### DATASET EXCERPT ###
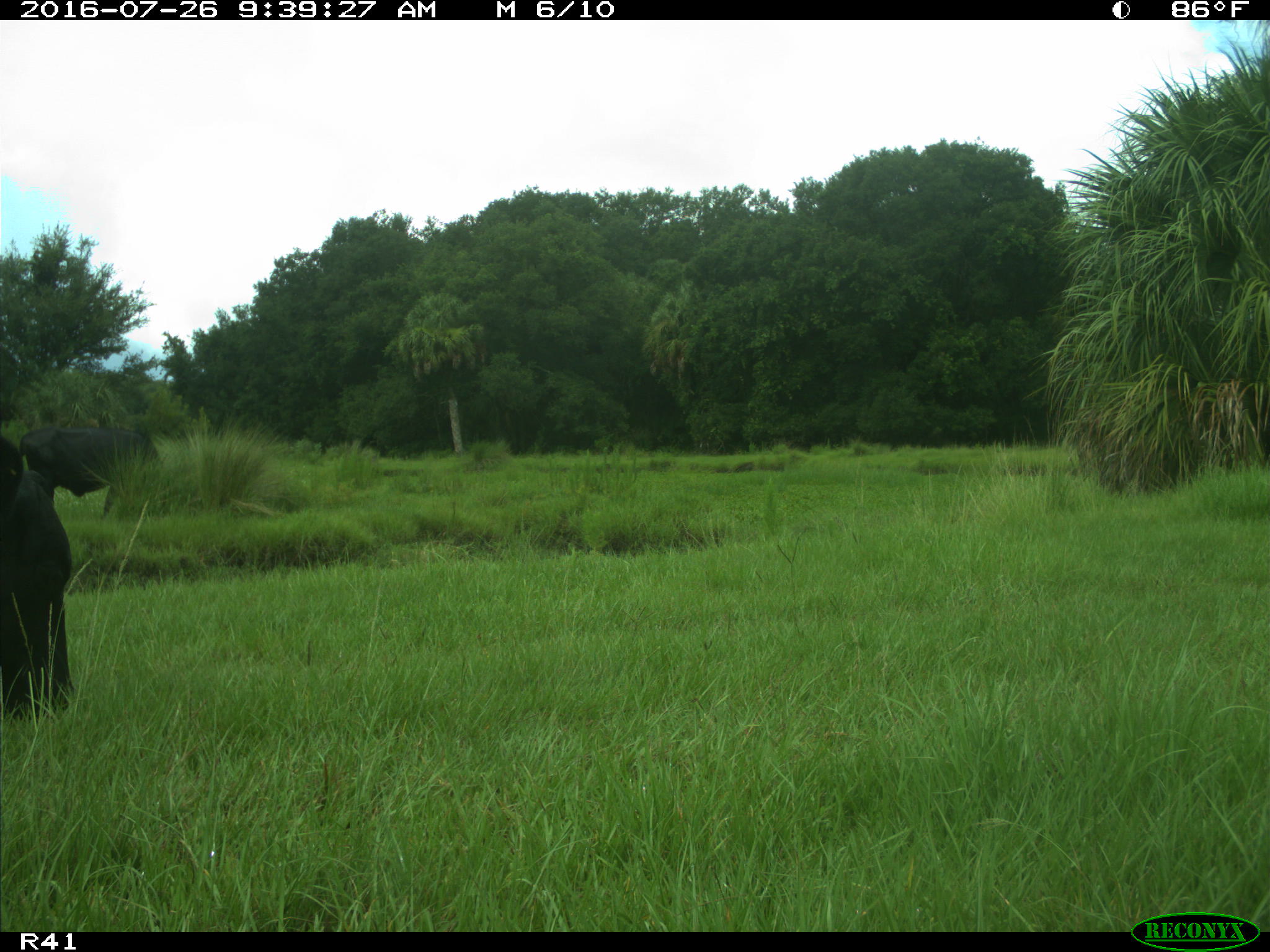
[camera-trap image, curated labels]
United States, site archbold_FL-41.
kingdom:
###
- HOW TO COMPLETE THIS TASK: To complete the exercise, return the listing above exactly and omit its pictures.

- SOLUTION TO THIS EXERCISE:
[camera-trap image, curated labels]
United States, site archbold_FL-41.
kingdom:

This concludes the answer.